CALLS: Inter-segment call, address in line after the call instruction

  • Input:

    • AF, BC, DE, HL passed to called routine, other registers corrupted
  • Output:

    • AF, BC, DE, HL, IX and IY returned from called routine, all others corrupted

This routine must be used as follows:

CALL  CALLS
DB    SEGMENT
DW    ADDRESS

PUT_PH: Put segment into the page that contains address HL

  • Input:

    • HL = any address within the page that will be changed
    • A = segment number
  • Output: none, all registers preserved

GET_PH: Get current segment for the page that contains address HL

  • Input:

    • HL = any address within the page to be checked
  • Output:

    • A = segment number
    • All other registers preserved

PUT_P0/1/2/3: Put segment into page 0/1/2/3

  • Input:

    • A = segment number
  • Output: none, all registers preserved

GET_P0/1/2/3: Get current segment for page 0/1/2/3

  • Input: none

  • Output:

    • A = segment number
    • All others preserved

Appendix B. Acknowledgements

The original text version of this document was produced using xml2rfc v1.34 (of http://xml.resource.org/) from a source in RFC-2629 XML format.

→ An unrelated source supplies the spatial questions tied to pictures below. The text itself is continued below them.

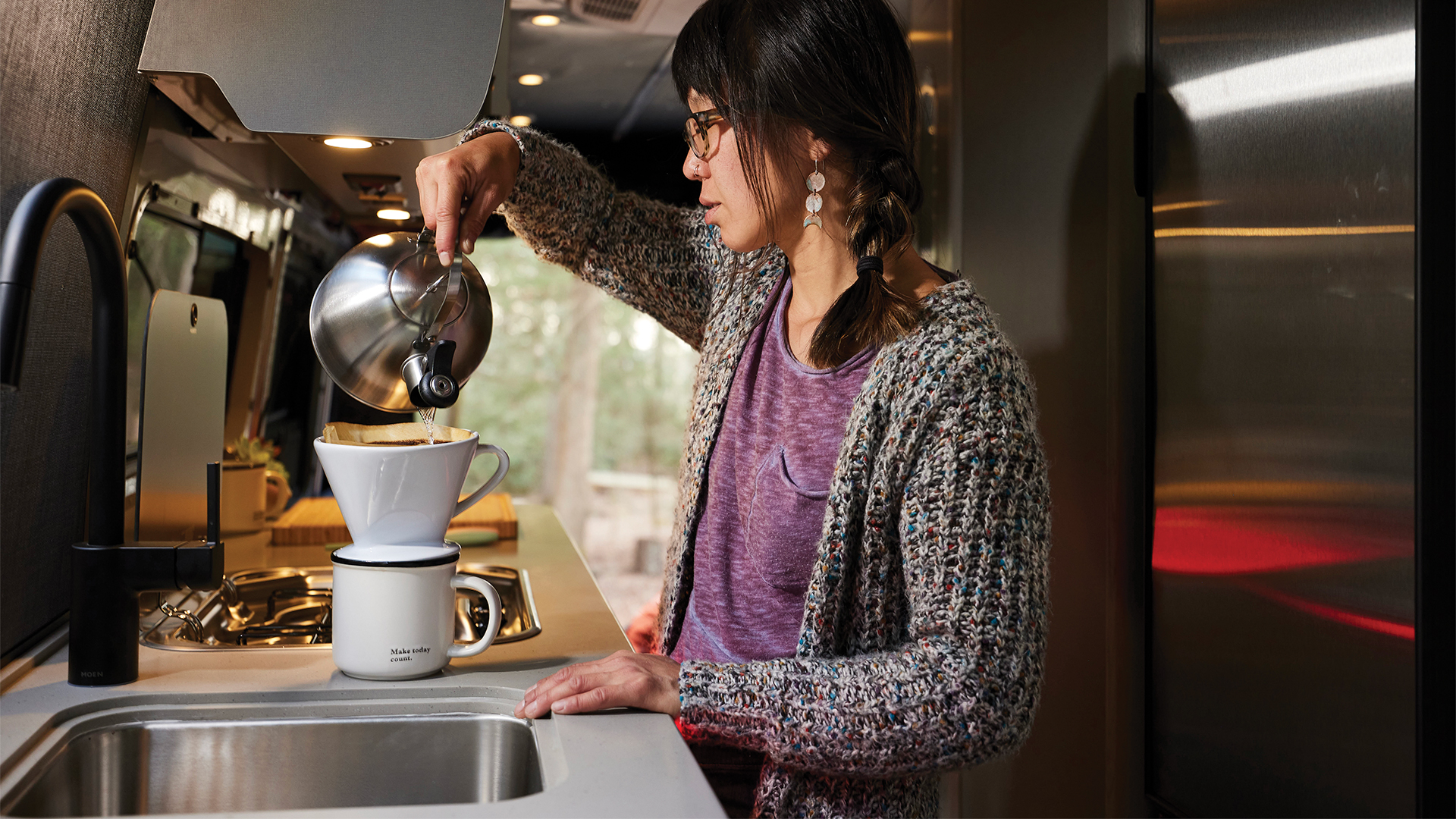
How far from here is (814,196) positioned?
1144 millimetres

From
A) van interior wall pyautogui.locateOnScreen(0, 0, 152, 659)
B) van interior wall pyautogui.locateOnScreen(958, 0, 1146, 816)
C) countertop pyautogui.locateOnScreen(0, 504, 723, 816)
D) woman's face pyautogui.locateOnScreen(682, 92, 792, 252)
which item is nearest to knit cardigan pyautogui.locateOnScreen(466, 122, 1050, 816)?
countertop pyautogui.locateOnScreen(0, 504, 723, 816)

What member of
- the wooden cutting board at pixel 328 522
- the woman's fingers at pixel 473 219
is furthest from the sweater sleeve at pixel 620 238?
the wooden cutting board at pixel 328 522

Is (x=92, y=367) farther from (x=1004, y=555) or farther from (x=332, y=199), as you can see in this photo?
(x=332, y=199)

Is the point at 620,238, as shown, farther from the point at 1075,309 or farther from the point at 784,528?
the point at 1075,309

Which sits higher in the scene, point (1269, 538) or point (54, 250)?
point (54, 250)

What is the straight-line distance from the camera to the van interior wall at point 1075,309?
4.83ft

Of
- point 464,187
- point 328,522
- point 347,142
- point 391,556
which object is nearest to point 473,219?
point 464,187

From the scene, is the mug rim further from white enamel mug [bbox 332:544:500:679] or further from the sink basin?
the sink basin

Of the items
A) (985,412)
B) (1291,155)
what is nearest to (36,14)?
(985,412)

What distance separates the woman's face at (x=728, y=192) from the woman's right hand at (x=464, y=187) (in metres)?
0.22

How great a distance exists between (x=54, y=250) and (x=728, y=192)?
0.68 m

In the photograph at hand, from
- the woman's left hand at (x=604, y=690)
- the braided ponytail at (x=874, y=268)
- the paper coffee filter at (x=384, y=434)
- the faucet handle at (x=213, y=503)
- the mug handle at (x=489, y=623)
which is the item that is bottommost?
the woman's left hand at (x=604, y=690)

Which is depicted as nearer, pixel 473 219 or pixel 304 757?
pixel 304 757

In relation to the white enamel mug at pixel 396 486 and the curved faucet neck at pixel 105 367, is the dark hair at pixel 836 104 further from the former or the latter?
the curved faucet neck at pixel 105 367
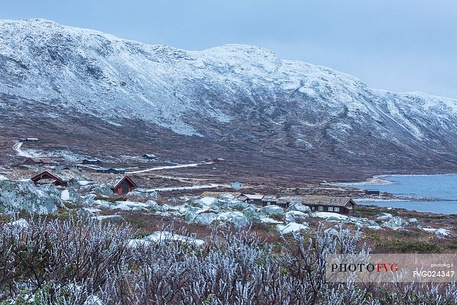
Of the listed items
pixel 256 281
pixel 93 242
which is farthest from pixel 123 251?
pixel 256 281

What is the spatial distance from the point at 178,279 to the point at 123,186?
45.4 metres

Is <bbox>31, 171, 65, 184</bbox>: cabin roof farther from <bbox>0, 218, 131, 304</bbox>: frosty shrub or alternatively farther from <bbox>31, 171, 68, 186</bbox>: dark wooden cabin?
<bbox>0, 218, 131, 304</bbox>: frosty shrub

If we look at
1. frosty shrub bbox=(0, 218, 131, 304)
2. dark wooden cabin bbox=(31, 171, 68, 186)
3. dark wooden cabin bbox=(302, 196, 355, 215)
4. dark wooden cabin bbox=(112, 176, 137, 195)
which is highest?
frosty shrub bbox=(0, 218, 131, 304)

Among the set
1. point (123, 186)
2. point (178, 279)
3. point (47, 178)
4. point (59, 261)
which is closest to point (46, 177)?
point (47, 178)

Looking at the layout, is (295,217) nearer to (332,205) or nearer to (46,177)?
(332,205)

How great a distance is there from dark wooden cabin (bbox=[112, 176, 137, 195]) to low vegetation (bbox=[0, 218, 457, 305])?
41746mm

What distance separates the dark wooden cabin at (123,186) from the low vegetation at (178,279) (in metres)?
41.7

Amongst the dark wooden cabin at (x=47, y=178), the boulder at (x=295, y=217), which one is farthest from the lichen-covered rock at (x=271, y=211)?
the dark wooden cabin at (x=47, y=178)

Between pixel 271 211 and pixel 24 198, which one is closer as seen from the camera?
pixel 24 198

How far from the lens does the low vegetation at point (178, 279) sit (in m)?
4.76

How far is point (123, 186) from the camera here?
4922 cm

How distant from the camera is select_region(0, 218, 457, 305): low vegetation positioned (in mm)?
4758

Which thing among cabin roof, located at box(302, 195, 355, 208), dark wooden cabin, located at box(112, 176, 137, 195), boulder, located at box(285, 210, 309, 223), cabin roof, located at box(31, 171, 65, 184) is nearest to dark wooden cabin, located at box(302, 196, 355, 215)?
cabin roof, located at box(302, 195, 355, 208)

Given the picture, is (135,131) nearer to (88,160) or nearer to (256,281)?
(88,160)
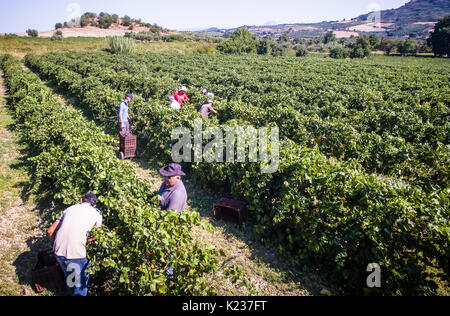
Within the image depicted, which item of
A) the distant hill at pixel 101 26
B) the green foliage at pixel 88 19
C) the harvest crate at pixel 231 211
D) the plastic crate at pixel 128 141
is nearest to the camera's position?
the harvest crate at pixel 231 211

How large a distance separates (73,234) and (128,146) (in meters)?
5.28

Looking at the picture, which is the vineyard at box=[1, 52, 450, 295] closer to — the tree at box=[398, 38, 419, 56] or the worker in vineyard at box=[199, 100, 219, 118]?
the worker in vineyard at box=[199, 100, 219, 118]

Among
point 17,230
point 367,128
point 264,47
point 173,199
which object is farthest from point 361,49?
point 17,230

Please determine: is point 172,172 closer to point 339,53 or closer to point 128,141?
point 128,141

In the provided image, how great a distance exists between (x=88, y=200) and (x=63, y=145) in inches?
140

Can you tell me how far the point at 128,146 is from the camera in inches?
334

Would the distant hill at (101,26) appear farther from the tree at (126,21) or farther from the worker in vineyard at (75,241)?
the worker in vineyard at (75,241)

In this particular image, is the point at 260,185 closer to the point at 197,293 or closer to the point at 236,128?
the point at 236,128

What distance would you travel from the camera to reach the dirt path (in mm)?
4262

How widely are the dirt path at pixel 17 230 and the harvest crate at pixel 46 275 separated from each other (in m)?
0.24

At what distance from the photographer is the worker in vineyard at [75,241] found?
354 cm

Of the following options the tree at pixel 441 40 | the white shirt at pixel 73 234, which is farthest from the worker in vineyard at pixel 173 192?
the tree at pixel 441 40

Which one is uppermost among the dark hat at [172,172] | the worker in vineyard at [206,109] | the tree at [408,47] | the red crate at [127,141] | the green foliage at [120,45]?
the tree at [408,47]
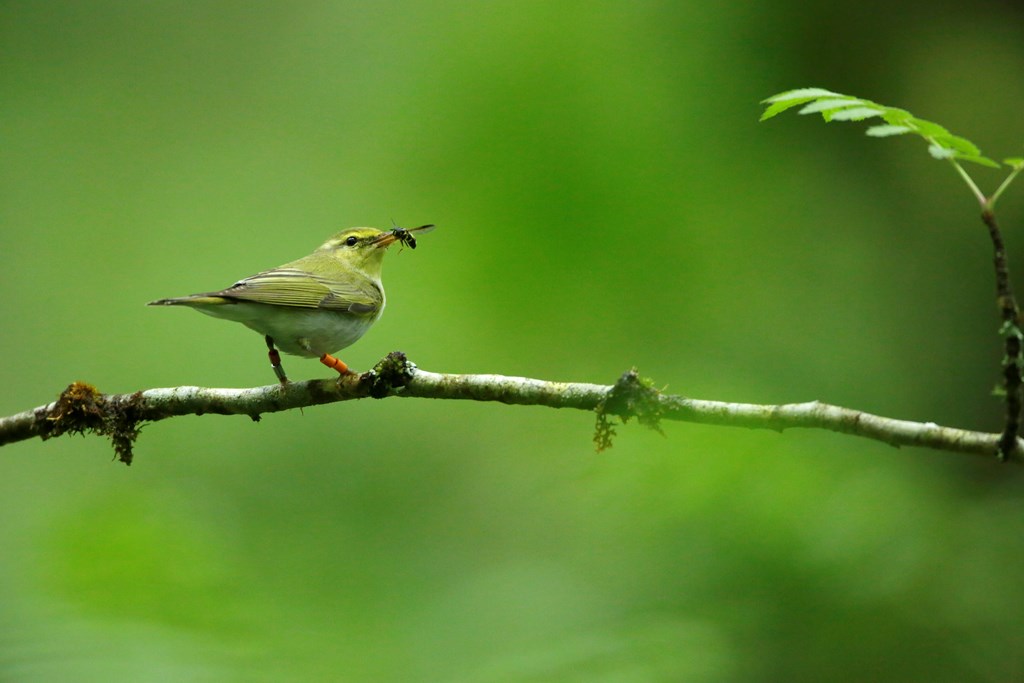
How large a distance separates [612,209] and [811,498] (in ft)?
12.6

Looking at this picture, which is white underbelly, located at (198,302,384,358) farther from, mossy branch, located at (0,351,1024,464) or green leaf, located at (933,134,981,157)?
green leaf, located at (933,134,981,157)

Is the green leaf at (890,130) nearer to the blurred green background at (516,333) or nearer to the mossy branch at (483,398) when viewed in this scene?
the mossy branch at (483,398)

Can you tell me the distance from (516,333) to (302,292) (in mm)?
2610

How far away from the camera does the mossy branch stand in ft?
9.56

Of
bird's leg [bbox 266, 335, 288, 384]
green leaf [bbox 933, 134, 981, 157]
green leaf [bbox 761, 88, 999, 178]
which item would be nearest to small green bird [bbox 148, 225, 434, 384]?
bird's leg [bbox 266, 335, 288, 384]

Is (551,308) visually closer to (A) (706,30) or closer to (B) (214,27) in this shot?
(A) (706,30)

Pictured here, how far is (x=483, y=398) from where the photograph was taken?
3.71m

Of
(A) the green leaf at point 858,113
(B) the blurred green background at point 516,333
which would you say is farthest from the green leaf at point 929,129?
(B) the blurred green background at point 516,333

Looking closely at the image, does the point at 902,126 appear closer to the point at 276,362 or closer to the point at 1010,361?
the point at 1010,361

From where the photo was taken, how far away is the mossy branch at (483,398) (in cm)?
291

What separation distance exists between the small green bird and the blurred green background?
1.11m

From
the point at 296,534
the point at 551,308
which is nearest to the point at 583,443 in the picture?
the point at 551,308

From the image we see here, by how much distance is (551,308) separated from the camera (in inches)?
310

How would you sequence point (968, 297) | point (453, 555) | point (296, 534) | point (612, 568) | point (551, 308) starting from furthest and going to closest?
point (551, 308) → point (968, 297) → point (296, 534) → point (453, 555) → point (612, 568)
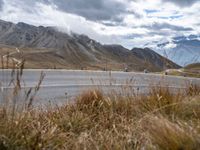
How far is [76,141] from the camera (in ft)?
18.9

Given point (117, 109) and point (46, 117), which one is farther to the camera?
point (117, 109)

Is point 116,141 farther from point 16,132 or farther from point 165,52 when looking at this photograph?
point 165,52

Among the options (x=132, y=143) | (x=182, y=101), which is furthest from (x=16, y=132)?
(x=182, y=101)

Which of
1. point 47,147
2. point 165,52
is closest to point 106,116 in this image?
point 165,52

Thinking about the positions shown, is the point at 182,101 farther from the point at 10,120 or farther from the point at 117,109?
the point at 10,120

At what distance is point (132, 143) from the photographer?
5.56 m

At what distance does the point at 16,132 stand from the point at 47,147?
1.23 feet

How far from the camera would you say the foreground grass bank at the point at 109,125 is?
15.9ft

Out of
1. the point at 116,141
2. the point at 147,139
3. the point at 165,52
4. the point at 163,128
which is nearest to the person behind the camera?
the point at 163,128

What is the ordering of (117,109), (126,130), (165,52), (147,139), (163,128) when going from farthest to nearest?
(165,52)
(117,109)
(126,130)
(147,139)
(163,128)

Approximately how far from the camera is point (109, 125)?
728cm

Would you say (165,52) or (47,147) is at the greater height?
(165,52)

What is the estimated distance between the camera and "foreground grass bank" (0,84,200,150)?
4859mm

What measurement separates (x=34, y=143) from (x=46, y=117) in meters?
2.29
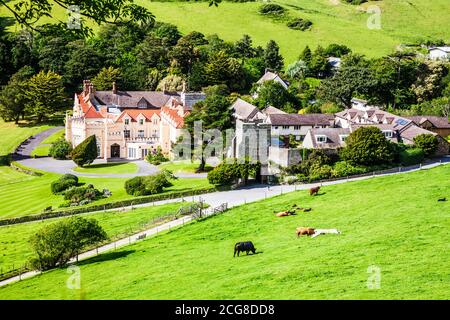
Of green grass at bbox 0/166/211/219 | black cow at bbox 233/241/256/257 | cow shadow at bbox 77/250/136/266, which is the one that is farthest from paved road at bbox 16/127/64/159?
black cow at bbox 233/241/256/257

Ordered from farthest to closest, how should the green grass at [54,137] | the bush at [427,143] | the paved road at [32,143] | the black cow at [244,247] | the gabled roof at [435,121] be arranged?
the green grass at [54,137] → the paved road at [32,143] → the gabled roof at [435,121] → the bush at [427,143] → the black cow at [244,247]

Appendix C. Document version history

  • Version 0.2

  • Version 0.3

    • "The big picture" section (Section 1.5) has been renamed to "Sample scenario"
    • Added the routine to call address 4010h in the "The RAM helper" section (Section 4)
  • Version 0.4

    • The maximum length for implementation names has been changed from 64 to 63 characters (Section 1.4 and Section 2.5), so a full length name will be 64 bytes long including the zero termination byte.

    • Slightly modified the explanation of the discovery procedure to make more clear (sort of) the fact that the API identifier must be zero-terminated only when it is copied to ARG (that is, the zero byte is NOT part of the identifier itself). See Section 3.2 and Section 3.3.

    • Added information about the alternate registers usage in Section 2.3.

    • Added the "avoid segment FFh" rule (see Section 2.8).

    • The usage of "#" as hexadecimal prefix was added in the glossary (see Section 1.4) in the original text document. In this document the "h" suffix is used instead.

  • Version 1.0

    • Added the rule about routine names (see Section 2.9).
  • Version 1.1

    • Added the concept of specificationless applications (see Section 5).

    • Modified the RAM helper specification (see Section 4) so that:

      • Installing the RAM helper when it is not installed is now optional (RAM based implementation installers may refuse to install instead).

      • When invoking the EXTBIO hook with A=FFh, additional information is returned in registers A and DE.

      • The routine for invoking a routine in the segment address 4010h has been replaced by a routine for invoking a routine in a jump table of up to 64 entries.

      • A mappers table is now generated in addition to the jump table.